"""

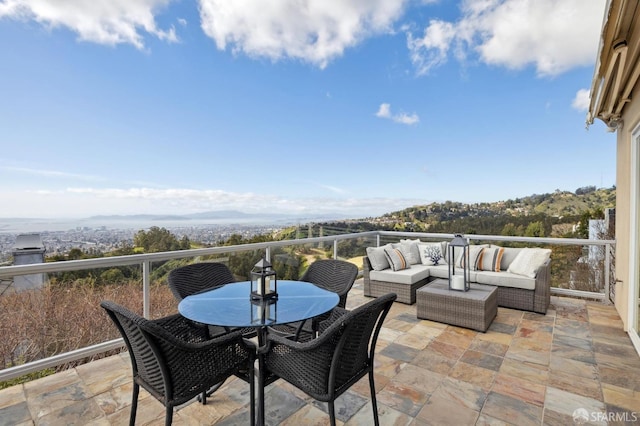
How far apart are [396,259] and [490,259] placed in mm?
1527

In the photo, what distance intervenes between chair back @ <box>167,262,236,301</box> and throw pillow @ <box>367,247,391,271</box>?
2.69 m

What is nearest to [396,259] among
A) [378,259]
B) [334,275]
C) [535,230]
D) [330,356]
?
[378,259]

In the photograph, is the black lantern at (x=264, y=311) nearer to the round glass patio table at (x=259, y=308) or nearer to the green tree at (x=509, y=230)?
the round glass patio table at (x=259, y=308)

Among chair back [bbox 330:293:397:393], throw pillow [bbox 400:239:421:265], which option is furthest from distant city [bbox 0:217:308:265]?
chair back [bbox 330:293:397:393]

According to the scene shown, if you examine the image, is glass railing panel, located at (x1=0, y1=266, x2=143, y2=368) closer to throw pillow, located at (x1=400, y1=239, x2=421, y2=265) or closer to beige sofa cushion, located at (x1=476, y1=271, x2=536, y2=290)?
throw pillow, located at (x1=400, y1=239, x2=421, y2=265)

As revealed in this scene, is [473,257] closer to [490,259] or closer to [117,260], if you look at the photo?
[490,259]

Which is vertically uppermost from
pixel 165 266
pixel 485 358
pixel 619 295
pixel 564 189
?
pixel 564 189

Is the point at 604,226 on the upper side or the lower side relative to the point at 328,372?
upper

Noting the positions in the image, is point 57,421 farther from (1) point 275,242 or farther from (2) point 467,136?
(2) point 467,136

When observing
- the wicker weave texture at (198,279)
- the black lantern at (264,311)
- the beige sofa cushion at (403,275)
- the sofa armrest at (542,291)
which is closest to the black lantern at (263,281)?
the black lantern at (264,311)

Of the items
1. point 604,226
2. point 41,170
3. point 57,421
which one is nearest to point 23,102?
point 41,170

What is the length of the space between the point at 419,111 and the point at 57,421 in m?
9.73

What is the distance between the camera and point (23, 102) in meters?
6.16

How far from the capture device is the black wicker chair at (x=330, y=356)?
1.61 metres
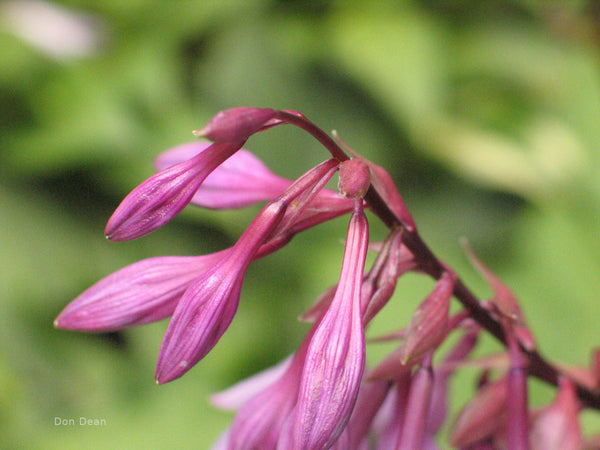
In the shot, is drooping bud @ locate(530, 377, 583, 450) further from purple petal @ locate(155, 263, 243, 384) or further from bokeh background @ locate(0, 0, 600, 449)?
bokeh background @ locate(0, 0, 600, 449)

"""
"""

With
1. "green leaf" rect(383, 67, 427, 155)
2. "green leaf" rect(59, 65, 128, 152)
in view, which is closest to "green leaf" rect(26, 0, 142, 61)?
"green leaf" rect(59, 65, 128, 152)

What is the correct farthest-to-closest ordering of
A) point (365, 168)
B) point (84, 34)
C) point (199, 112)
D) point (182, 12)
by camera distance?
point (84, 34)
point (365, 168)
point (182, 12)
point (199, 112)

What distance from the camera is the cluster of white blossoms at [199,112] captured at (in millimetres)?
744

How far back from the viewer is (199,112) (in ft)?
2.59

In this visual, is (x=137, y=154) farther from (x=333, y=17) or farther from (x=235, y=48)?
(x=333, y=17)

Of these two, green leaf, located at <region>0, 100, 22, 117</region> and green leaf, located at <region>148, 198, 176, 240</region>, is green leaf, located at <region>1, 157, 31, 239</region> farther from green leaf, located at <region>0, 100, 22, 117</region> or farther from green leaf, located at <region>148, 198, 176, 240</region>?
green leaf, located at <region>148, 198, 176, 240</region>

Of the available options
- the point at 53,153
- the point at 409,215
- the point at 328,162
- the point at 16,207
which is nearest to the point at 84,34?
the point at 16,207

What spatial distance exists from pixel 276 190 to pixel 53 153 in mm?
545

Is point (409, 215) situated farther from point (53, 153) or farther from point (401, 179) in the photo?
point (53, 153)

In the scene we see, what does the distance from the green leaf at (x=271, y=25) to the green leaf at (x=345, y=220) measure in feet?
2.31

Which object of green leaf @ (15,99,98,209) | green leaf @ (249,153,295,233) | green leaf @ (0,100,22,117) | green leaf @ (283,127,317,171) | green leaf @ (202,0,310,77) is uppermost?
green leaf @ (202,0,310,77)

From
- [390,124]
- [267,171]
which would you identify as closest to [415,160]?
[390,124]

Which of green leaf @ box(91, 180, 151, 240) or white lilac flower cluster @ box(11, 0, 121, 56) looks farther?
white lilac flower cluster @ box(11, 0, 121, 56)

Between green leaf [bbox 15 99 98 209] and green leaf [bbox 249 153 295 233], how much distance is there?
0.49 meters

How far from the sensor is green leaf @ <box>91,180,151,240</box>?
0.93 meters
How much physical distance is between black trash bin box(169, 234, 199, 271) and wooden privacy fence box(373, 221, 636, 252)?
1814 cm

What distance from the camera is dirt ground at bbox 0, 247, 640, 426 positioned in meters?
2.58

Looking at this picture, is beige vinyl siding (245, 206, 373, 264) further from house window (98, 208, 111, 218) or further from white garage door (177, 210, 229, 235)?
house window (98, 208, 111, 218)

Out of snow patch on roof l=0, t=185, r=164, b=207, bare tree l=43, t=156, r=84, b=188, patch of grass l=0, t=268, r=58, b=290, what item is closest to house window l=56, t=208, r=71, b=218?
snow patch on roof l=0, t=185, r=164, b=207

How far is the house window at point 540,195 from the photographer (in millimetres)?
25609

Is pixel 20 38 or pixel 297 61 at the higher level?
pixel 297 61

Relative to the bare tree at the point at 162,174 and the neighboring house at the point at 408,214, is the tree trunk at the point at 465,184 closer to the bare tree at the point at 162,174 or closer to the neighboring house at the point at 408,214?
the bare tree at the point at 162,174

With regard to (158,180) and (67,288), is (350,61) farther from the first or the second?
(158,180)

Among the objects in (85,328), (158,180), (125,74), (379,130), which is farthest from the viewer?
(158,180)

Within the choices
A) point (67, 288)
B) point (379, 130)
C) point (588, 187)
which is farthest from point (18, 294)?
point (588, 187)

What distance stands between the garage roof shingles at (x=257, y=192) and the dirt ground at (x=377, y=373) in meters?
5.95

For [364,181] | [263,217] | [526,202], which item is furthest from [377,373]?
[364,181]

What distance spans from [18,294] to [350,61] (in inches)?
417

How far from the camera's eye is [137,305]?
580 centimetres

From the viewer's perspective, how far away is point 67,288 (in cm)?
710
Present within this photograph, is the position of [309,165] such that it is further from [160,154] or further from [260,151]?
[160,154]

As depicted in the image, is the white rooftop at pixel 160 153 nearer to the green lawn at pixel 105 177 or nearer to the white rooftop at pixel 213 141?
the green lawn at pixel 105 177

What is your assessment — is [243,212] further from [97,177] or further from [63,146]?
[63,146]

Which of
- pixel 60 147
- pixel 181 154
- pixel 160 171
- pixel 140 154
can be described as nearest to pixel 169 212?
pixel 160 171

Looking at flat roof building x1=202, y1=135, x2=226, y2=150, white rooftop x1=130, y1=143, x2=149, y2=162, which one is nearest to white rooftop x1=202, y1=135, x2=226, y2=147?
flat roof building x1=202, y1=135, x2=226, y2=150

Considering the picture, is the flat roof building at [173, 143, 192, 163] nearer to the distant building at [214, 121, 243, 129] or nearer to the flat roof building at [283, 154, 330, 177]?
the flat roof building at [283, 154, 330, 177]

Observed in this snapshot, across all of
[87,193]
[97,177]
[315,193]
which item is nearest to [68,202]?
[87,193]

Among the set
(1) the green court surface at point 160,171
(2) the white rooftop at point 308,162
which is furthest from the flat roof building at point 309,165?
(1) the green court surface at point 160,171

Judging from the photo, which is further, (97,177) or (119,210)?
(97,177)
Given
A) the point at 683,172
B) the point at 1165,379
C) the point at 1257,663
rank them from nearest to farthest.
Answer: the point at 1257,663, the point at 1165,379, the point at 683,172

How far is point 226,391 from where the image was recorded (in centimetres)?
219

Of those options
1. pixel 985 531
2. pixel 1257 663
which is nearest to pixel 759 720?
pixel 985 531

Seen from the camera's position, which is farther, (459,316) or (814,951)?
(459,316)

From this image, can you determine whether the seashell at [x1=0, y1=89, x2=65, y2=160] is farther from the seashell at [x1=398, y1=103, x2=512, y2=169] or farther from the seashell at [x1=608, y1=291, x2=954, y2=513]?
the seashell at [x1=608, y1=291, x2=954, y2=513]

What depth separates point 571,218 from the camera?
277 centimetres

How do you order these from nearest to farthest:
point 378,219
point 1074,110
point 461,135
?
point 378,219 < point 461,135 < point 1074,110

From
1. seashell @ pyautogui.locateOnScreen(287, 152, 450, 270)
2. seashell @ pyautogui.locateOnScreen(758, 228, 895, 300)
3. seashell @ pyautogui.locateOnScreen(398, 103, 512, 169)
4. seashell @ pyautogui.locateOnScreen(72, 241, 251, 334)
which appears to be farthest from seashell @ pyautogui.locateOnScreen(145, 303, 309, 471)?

"""

- **Directive**:
Copy out the rows above word for word, starting at the line containing "Judging from the" and ending at the line containing "which appears to".

- **Response for this exercise**:
Judging from the photo, which is further, (97,177) or (119,210)?
(97,177)
Given
A) the point at 683,172
B) the point at 1165,379
C) the point at 1257,663
rank them from nearest to farthest.
Answer: the point at 1257,663, the point at 1165,379, the point at 683,172

How far is point 226,391 from where the image was recorded (in centimetres)?
219

Of those options
1. pixel 985 531
2. pixel 1257 663
which is nearest to pixel 759 720?
pixel 985 531

Seen from the camera's position, which is farther, (459,316) or (814,951)?
(459,316)

From this image, can you determine whether the seashell at [x1=0, y1=89, x2=65, y2=160] is farther from the seashell at [x1=398, y1=103, x2=512, y2=169] or farther from the seashell at [x1=608, y1=291, x2=954, y2=513]?
the seashell at [x1=608, y1=291, x2=954, y2=513]

What depth separates point 571,218 from the camera?
277 centimetres

How do you order these from nearest to farthest:
point 378,219
point 1074,110
point 461,135
?
point 378,219 < point 461,135 < point 1074,110

From
1. seashell @ pyautogui.locateOnScreen(287, 152, 450, 270)
2. seashell @ pyautogui.locateOnScreen(758, 228, 895, 300)
3. seashell @ pyautogui.locateOnScreen(398, 103, 512, 169)
4. seashell @ pyautogui.locateOnScreen(72, 241, 251, 334)
which appears to be farthest from seashell @ pyautogui.locateOnScreen(145, 303, 309, 471)?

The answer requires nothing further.